Multi-Precision Computation

If the key is 1024 bits, we have to multiply two 1024 bit numbers and get a 2048 bit number. These numbers are huge processors can only do 64 bits at once. And the Cortex M4 microcontroller can do only 32bits. It does have a 64 bit result, so that you can multiply two 32 bit number and get a 64bit result. Still it is too small. This is where multi-precision library comes in.

The multi-precision library holds a 1024 bit number as an array 32 32 bit unsigned integers. And for 2048 bit number it would need an array of 64 32 bit unsigned integers.

We have to basically implement multiplication and Modulus operations which operate on an array of 32 bit integers.

Multiplication

Lets start with multiplication. The multiplication is done the same way as we were taught to do multiplication of two decimal numbers on paper in primary school. Below is an example of multiplication of 128bit numbers stored as an array of 2 32 bit integers. X[] and Y[] are two operands, C[] is the carry over, and R[] is the result. A[] and B[] are temporary numbers. We can see that R size must be the sum of X size and Y size.

X1 X0

* Y1 Y0

-----------------------

A2 A1 A0

B2 B1 B0 00

-----------------------

R3 R2 R1 R0

Where

A0 + C0 = X0 * Y0

A1 + C1 = X1 * Y0 + C0

A2 = C1

B0 + C2 = X0 * Y1

B1 + C3 = X1 * Y1 + C2

B2 = C3

R0 = A0

R1 + C4 = A1 + B0

R2 + C5 = A2 + B1 + C4

R3 = B2 + C5 Note: This step cannot produce a carry.

Much of the above code can be implemented in C, the one part that is beneficial to implement in assembly is the multadd function, which multiplies two numbers and then adds a third number. This can be implemented more efficiently by using the umull instruction for multiplying 2 32bit numbers into a pair of 32bit integers yielding a 64bit result. This function should also add the high 32bit to the upper result and then any overflow to the higher integer and so on till there is an overflow.

Modulus

Modulus is basically a divide operation which results in the remainder. The simplest way is to shift M left till the Most significant 1 bit reaches the extreme left bit position. Now in a loop repeat the following

1) shift right till M is smaller than the Target

2) Subtract the number M from Target

3) repeat from 1 till Target is smaller than M

Note: we don't care about the result of the division only remainder.

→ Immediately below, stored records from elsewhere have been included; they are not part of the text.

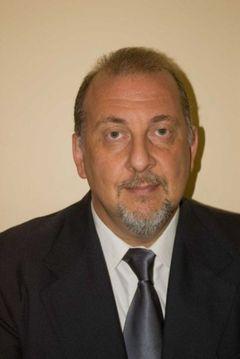 Alfredo P.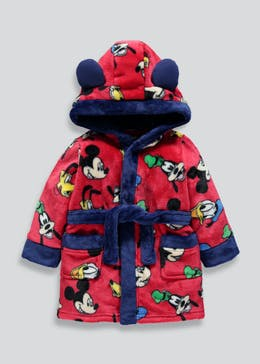 Kids Disney Mickey Mouse Dressing Gown (3mths-5yrs)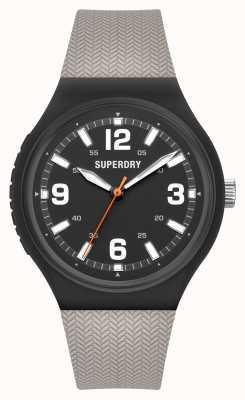 Superdry Quadrante nero opaco in silicone soft touch grigio caldo SYG345E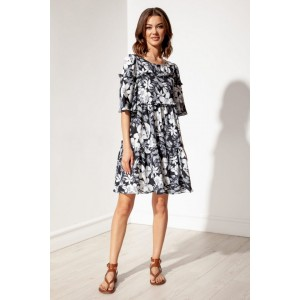 NOVA LINE 50129 Платье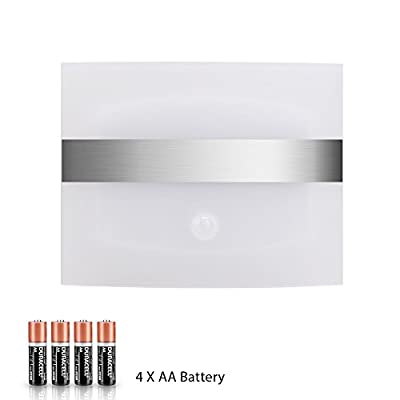Derlson Stick on Anywhere Motion Activated Wall Sconce,Wall Light, (Auto On/Off )LED Night Light for Hallway, Pathway, Staircase, Garden, Drive Way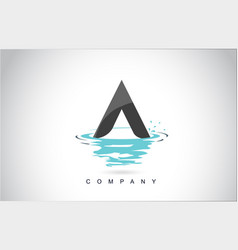 a letter logo design with water splash ripples vector image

Modulus is an extremely slow operation as the complexity is N^3. The 3 Ns have their own limits. For decryption, since exponent is always 17bit with only 2 bits 1, and the first 1 bit is handled by copy, so the first N is 18. For Multiplication both following Ns are divided by 32 as its a multiplication of 32 bit numbers. For Modulus operation, since we are doing it bit by bit, the impact is at full N. This is why the Modulus operation takes the most CPU. This is why it is important to optimize using hand optimized assembly code the inner most loop.

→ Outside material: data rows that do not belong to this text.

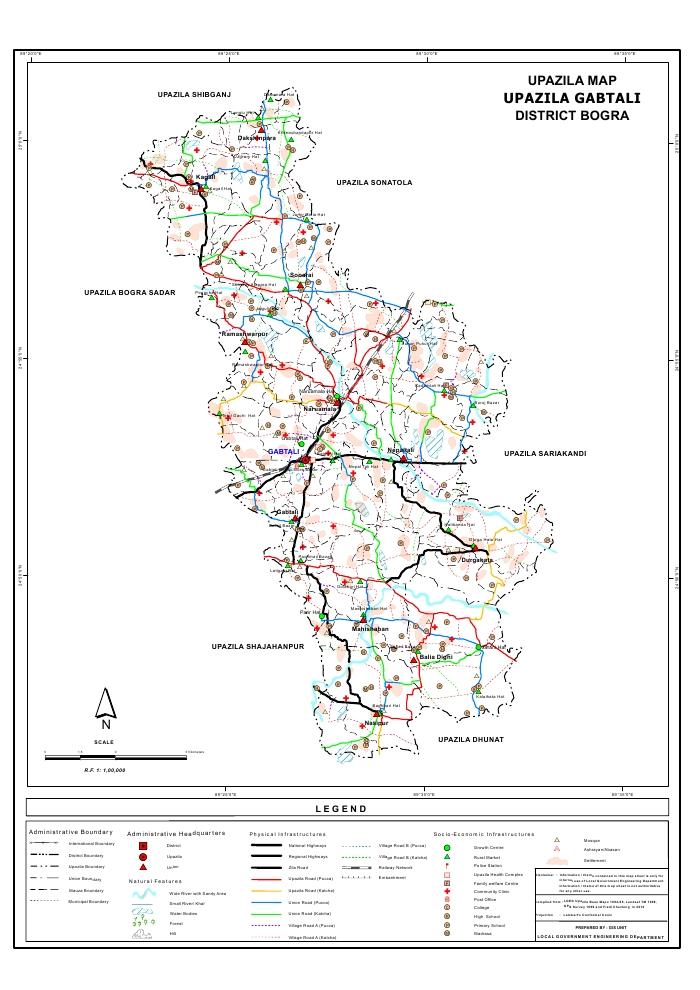 Gabtali Upazila Map Bogra District Bangladesh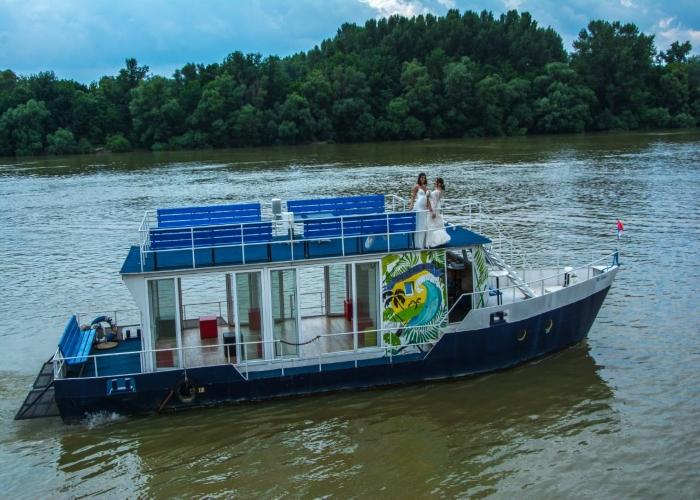 Riga Boat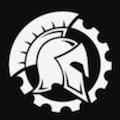 Titan 投票摘要 logo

The modulus can be improved by using division. I did not complete that part, as the code was fast enough and we had other projects to work on.

Summary

When I started working on it, we had an opensource code which did the RSA decode, but took several minutes to achieve it. I implemented it with my own code and got it down to 1.5 seconds. After optimizing it with Assembly I could get it down to 100ms, which was usable.